Gotta love the play on words. 
My brother has an 05 GTO LS2 and we had a bit of a Nitrous explosion one day. Needless to say I pulled the heads, checked the pistons, did a valve job and replaced the destroyed intake with a new shiny aluminum one. Can runs and drives like a champ but I have a loud knock in the mornings on a cold start that was never there before. After it warms up it goes away. I have several LS motors over the years (LS1, 3x LS2, and an LS7) and I know they can be loud but this is a bit much. I run 5w30 penzoil which is what I have always ran in this car with no noise until now. Any ideas?


----------



## daniel99ta (Nov 15, 2009)

BTW I wish I had a more positive post for my first post, but I was told this would be the place to ask the people with experience.


----------



## AlaGreyGoat (Jul 6, 2006)

Could have something to the explosion, but I don't know what it could be. Ls motors
with their short piston skirts have piston slap on start up. Wear causes clearance and
more slap. Nitrous, with it high cylinder pressure causes much more wear than normal
and collapse the skirts.
When the pistons heat up and expand, they quieten down.
Most of the good knowledgeable people on the forum don't live here, but
will chime when they get a chance.

Larry


----------



## GM4life (Mar 18, 2007)

Top end or bottom end of motor? Could have a bad lifter, piston ring, bearing.


----------



## daniel99ta (Nov 15, 2009)

Thanks for the info. I only ran 1 and a half bottles through the car with 150 shot and it went from zero noise to pretty loud after the one incident. Car only has about 30,000 miles on it.


----------



## daniel99ta (Nov 15, 2009)

GM4life said:


> Top end or bottom end of motor? Could have a bad lifter, piston ring, bearing.

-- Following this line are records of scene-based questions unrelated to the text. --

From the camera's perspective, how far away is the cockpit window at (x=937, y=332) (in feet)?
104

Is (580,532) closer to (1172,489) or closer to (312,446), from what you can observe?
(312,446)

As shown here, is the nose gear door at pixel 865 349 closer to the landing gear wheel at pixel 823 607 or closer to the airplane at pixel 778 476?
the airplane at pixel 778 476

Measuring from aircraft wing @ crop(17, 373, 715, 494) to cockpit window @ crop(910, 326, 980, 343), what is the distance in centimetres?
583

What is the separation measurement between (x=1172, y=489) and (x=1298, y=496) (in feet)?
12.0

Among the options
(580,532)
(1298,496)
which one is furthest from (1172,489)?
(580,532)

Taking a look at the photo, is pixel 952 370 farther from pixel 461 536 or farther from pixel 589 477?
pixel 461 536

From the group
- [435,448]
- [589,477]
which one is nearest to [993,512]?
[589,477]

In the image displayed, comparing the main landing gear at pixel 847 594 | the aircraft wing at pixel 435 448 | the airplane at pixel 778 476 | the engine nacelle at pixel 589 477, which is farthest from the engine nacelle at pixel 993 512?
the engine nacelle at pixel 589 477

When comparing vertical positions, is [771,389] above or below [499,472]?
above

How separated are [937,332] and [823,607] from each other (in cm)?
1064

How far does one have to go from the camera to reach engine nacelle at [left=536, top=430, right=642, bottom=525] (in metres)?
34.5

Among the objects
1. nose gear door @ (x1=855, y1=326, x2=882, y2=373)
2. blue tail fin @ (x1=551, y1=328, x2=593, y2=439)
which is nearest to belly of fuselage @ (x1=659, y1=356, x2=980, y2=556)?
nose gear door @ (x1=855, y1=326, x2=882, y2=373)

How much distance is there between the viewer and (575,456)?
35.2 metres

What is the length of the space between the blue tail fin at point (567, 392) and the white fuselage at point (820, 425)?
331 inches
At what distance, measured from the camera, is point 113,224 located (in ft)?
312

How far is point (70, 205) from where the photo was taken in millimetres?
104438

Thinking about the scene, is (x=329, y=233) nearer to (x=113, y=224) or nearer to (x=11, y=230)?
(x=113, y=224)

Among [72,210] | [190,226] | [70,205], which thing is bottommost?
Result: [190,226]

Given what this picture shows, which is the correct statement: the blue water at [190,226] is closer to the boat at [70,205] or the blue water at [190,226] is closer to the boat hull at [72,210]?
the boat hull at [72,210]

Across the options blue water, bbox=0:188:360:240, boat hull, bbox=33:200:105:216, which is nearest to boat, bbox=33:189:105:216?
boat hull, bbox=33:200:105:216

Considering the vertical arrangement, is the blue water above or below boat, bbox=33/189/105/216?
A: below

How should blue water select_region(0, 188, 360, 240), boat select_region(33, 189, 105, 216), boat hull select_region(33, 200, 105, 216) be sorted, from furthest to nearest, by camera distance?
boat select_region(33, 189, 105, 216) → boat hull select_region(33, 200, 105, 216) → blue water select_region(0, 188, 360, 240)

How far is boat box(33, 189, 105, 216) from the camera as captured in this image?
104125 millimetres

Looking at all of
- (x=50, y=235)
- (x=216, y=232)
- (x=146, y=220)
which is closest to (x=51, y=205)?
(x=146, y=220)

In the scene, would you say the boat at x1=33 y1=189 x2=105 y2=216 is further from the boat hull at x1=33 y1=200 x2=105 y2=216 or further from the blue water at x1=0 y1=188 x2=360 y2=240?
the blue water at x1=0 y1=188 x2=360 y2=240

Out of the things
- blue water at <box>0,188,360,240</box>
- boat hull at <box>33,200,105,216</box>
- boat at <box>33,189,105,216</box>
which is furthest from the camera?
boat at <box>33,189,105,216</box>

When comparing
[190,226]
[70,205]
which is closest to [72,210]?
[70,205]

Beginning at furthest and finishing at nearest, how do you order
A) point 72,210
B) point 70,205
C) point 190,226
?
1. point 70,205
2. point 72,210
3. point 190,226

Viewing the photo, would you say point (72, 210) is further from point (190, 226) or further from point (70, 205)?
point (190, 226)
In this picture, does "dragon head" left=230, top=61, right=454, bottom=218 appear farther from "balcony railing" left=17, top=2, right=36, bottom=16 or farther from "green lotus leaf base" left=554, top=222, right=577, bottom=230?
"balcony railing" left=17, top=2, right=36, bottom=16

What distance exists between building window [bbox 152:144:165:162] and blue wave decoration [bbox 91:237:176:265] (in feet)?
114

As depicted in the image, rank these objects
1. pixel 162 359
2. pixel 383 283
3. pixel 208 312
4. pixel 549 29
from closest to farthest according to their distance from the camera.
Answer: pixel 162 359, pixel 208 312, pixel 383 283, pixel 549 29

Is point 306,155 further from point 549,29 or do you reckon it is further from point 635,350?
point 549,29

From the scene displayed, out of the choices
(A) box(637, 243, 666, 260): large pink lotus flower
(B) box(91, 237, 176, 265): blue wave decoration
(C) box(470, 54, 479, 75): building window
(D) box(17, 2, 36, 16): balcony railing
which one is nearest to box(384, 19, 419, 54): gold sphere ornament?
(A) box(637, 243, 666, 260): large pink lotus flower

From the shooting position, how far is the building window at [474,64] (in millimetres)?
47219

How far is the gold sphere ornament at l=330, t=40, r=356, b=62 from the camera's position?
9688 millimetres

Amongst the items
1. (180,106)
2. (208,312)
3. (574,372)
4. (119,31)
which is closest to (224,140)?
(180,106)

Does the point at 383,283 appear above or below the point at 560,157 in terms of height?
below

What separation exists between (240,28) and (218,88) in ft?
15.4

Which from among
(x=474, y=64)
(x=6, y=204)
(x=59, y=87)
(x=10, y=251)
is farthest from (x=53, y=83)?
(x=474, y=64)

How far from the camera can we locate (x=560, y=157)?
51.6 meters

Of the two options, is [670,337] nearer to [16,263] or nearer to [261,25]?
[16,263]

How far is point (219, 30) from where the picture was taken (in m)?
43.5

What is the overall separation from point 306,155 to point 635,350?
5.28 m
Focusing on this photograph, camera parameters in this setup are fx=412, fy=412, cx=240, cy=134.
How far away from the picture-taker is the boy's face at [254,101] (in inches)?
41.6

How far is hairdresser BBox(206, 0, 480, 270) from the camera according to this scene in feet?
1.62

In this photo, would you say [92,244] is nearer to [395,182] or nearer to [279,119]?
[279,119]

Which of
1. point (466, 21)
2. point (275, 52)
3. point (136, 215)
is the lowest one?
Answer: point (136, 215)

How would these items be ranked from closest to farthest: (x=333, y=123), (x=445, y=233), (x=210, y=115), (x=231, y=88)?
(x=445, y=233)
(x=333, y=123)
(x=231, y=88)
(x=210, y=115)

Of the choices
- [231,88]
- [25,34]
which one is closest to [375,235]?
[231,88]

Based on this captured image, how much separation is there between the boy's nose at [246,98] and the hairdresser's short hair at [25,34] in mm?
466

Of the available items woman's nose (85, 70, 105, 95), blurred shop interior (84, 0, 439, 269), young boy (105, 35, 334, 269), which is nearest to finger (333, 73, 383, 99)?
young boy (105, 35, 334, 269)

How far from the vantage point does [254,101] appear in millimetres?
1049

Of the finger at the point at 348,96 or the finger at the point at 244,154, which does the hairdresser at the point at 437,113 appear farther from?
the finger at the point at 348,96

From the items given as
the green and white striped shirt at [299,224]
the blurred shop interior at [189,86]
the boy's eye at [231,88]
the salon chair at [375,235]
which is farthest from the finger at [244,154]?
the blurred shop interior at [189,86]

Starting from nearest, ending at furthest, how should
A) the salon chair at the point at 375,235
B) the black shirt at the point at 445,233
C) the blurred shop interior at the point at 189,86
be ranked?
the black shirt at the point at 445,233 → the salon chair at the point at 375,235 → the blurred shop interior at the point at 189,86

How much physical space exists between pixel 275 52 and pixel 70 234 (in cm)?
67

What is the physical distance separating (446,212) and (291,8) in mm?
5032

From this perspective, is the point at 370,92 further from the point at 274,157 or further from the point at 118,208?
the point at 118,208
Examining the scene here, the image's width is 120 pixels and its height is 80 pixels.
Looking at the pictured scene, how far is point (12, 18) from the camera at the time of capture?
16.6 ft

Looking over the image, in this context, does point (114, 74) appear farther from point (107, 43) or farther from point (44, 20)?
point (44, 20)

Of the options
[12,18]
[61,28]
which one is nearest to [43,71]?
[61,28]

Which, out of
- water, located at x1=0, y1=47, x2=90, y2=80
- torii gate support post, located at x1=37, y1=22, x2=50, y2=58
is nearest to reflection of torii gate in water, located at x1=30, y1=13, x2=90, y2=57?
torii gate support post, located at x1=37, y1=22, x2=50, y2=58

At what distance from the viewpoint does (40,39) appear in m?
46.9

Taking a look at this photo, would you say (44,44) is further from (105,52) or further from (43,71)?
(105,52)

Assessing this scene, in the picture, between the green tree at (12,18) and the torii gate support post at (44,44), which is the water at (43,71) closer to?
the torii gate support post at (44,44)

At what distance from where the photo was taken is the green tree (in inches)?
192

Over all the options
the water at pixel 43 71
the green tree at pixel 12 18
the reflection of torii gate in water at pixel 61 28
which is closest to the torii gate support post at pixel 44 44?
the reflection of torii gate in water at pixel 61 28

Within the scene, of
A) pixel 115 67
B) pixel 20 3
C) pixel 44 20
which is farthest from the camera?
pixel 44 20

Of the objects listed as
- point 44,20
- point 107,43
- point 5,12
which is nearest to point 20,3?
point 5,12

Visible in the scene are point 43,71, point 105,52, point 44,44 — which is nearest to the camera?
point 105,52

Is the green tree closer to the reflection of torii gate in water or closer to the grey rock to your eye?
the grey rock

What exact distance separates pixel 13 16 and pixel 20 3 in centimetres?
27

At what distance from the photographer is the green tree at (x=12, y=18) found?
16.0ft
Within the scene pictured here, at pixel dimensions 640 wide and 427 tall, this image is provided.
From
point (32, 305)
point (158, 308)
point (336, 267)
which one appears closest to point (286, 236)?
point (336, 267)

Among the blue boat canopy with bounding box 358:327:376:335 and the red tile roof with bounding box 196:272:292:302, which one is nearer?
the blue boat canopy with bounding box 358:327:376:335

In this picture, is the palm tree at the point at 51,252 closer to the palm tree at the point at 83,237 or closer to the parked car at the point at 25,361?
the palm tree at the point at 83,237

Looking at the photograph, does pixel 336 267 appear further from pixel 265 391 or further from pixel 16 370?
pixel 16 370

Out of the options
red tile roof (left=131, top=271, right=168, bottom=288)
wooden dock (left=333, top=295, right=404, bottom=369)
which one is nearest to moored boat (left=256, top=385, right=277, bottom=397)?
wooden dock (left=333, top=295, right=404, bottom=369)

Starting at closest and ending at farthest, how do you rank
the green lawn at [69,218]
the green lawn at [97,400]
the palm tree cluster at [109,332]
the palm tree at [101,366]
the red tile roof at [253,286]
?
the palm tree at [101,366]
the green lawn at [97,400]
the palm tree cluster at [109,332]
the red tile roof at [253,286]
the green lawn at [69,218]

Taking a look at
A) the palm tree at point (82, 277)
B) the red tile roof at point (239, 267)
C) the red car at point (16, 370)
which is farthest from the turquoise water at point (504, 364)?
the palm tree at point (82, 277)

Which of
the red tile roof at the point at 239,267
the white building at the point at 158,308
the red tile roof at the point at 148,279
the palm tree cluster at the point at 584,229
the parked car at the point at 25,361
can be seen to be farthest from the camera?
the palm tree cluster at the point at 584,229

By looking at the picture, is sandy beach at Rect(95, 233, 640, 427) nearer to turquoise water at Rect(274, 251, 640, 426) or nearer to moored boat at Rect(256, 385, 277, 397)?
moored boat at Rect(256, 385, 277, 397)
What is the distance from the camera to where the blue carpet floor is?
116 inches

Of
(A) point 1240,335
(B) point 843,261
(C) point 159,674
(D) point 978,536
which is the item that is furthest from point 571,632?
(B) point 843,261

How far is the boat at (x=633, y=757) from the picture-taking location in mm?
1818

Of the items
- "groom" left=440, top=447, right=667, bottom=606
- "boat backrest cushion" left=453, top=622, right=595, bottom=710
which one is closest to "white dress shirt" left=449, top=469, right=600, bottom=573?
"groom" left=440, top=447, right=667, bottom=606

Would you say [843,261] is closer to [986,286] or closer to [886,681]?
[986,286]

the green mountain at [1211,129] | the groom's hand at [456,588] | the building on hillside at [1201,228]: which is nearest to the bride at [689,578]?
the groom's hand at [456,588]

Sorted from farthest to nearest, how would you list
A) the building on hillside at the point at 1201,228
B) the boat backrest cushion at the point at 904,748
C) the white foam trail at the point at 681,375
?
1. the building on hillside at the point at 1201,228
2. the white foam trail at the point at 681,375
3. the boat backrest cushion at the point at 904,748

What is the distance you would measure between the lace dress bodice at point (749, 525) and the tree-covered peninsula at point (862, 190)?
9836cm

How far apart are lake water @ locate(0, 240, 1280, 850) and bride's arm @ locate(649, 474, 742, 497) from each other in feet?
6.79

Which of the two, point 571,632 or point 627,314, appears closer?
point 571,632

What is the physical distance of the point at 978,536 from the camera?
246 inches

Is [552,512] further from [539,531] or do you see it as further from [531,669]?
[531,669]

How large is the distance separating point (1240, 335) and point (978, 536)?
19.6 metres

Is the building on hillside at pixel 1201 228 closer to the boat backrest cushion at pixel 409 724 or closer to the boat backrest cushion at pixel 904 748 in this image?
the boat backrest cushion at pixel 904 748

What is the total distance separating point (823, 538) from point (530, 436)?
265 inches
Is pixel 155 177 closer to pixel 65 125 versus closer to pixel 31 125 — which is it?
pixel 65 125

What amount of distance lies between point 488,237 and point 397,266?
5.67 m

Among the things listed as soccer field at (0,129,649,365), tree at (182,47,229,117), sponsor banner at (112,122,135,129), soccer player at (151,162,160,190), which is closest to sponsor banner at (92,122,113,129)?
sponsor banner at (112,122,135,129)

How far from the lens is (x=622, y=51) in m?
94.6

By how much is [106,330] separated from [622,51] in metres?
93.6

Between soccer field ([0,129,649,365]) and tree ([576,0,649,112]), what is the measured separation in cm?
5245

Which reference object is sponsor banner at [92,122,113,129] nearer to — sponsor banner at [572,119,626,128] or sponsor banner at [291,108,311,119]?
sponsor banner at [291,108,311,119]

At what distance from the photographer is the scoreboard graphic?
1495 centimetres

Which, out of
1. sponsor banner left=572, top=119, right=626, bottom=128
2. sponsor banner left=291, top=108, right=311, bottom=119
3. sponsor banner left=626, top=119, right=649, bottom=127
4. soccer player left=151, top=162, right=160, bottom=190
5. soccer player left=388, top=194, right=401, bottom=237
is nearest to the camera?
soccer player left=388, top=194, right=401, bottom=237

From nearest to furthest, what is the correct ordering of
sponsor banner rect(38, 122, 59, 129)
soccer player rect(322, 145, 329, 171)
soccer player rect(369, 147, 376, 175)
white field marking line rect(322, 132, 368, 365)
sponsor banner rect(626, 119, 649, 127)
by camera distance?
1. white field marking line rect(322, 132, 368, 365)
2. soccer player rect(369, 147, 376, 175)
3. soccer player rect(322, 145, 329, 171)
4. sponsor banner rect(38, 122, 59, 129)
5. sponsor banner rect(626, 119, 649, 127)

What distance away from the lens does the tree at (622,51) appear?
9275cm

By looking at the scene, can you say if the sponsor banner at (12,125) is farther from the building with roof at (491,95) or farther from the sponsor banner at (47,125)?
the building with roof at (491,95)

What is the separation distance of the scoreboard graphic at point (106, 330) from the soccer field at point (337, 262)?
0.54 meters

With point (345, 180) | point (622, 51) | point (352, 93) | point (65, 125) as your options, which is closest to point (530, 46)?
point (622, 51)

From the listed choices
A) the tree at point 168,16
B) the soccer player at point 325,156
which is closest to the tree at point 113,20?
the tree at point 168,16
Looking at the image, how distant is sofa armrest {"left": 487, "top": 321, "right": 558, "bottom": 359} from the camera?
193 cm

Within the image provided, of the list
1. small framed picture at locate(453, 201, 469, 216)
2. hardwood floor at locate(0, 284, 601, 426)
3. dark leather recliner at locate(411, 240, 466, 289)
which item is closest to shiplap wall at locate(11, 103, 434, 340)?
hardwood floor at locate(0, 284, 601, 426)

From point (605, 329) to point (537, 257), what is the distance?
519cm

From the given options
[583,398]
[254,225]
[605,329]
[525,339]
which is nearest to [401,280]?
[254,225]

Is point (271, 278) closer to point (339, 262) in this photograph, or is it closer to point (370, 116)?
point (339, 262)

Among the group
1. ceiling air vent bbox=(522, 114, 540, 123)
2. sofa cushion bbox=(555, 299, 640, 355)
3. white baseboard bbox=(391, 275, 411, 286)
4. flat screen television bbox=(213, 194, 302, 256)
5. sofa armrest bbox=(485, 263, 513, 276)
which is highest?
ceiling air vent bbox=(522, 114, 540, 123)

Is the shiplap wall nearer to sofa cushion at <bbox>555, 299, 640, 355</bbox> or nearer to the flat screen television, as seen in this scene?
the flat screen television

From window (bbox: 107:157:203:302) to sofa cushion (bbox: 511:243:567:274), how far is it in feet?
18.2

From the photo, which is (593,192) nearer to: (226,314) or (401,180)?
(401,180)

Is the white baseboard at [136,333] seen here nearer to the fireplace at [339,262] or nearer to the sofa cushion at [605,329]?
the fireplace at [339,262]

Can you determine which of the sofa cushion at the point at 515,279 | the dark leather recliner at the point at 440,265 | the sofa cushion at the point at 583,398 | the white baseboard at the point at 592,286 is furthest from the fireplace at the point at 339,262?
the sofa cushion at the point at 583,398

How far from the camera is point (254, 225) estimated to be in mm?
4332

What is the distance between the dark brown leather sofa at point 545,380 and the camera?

Not real sure sounds kinda in the lifter range but would the explosion affect the lifters in any way?


----------



## preach (Jan 24, 2010)

Could this also simply be the "knock in the trunk" that puzzled so many people for so long?

Can't remember the details on it, but I'll look for it.


----------



## motoristx (Apr 27, 2010)

i had some dmg to my cam when i pulled my motor, it was one of those MTI cams made by Comp Cams that didn't harden right... anyways, the hardened part started chipping away from where the roller lifter rolls on it... about 6 lifters did this while it was in service. it made a lot of noise on the top end. honestly it really sounded like super loud injector clicking and grinding.

that is about the extent of my knocking problems. 

oh i also had a bad oil press sensor that lead to a spun bearing... that was more like a banging noise


----------



## jpalamar (Jul 22, 2008)

WOuldn't a bad oil pressure sensor throw a CEL?


----------